Sie haben die Zeit vor Ceaușescu erlebt, da sie ja 1940 geboren wurden.
Ich habe bis 1947 auch noch den König mitgekriegt, da war ich sieben Jahre alt und in der ersten Klasse. Da hing König Mihail I. noch an der Wand. Im Parlament haben sie immer gestritten, da musste eine feste Hand her und das war dann Karl I. aus dem Hause Sigmaringen. Er hat Ordnung gemacht in der Walachei geschichtlich gesehen. Bessarabien, die Bukowina, das Banat und Siebenbürgen kamen zu Rumänien und Großrumänien entstand.
1947 hatte Rumänien noch einen König, das war mir nicht bewusst, so lange?
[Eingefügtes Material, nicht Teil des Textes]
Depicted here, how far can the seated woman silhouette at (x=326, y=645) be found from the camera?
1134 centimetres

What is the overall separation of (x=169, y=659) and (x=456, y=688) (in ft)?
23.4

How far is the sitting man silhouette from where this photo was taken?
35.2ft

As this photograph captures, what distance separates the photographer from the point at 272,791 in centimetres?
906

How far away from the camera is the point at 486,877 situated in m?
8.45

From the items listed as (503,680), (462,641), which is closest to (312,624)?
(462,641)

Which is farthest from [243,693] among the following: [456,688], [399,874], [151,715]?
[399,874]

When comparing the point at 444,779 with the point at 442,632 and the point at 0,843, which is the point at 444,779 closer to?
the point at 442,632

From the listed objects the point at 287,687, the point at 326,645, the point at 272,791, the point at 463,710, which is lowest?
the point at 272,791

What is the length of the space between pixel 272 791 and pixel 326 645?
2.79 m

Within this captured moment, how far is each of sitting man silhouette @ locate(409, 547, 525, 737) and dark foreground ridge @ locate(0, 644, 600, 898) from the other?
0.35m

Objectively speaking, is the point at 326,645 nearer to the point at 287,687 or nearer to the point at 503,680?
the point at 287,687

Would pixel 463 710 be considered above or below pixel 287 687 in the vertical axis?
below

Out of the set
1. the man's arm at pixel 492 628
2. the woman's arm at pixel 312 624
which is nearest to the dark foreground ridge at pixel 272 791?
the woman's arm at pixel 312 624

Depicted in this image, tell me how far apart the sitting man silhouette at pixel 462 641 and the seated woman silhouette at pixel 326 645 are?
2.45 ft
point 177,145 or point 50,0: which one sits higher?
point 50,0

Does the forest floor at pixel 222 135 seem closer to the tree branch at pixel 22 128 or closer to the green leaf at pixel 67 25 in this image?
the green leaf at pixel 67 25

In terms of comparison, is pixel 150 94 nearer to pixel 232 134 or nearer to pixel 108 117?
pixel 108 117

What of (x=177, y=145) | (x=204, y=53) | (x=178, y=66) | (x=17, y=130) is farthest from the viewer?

Ja, am Ende des Krieges hatten wir noch einen König. Er musste im Dezember 1947 abdanken. Er ist nicht von selbst weg.
Die neue rumänische Regierung, gleich nach dem Umsturz, 1990, ist aufgrund eines Putsches an die Macht gekommen. Es war keine Revolution, es war ein Putsch, um Ceaușescu zu beseitigen. Hätten sie dann den König zurückgebracht, wäre Rumänien anders geworden. Sie hätten auf den Kommunismus verzichten sollen. Der König wurde ja damals nicht vom Volk, sondern von den Kommunisten verjagt.
Wunder gibt es eben nicht. Es müsste eine Menge in diesem Land getan werden. Ihr König hat sich aber nach 1990 aus dem Ausland wieder in Rumänien gemeldet.
Ja, aber Iliescu hat ihn nicht hereingelassen. Zu der Zeit habe ich die Politik ausgelassen und angefangen, Geckcartoons zu zeichnen. Mit denen komme ich auch jetzt zurecht. Ich bin an vielen Ausstellungen beteiligt, auch im Ausland. 37 Ausstellungen habe ich gezählt bis zum heutigen Tag. Ehrungen und Prämien habe ich auch bekommen. Ich habe meine Genugtuung, habe auch viel dafür gearbeitet. Man bekommt das nicht einfach geschenkt.
Sie haben mir erzählt, dass Ihr Vater Uhrmacher war und Sie die Feinmotorik von ihm geerbt hätten?
Nein, die Hand. Bei ihm habe ich oft zugeschaut und gestaunt über die ruhige Hand beim Zapfenbohren usw. Überhaupt stimmte alles zwischen meinem Vater und mir. Er war ein guter Freund und hatte viel Sinn für Humor, den österreichischen Humor von der Mutter. Er hatte einen sehr guten Freund gehabt, Kobler, einen Wiener, einen Halbjuden. Wenn die beiden zusammen saßen, wurden viele Witze erzählt.
Ihnen ging es gut während der kommunistischen Zeit. Sie konnten als Karikaturist arbeiten. Sie haben keine Repressalien als Deutscher erlebt?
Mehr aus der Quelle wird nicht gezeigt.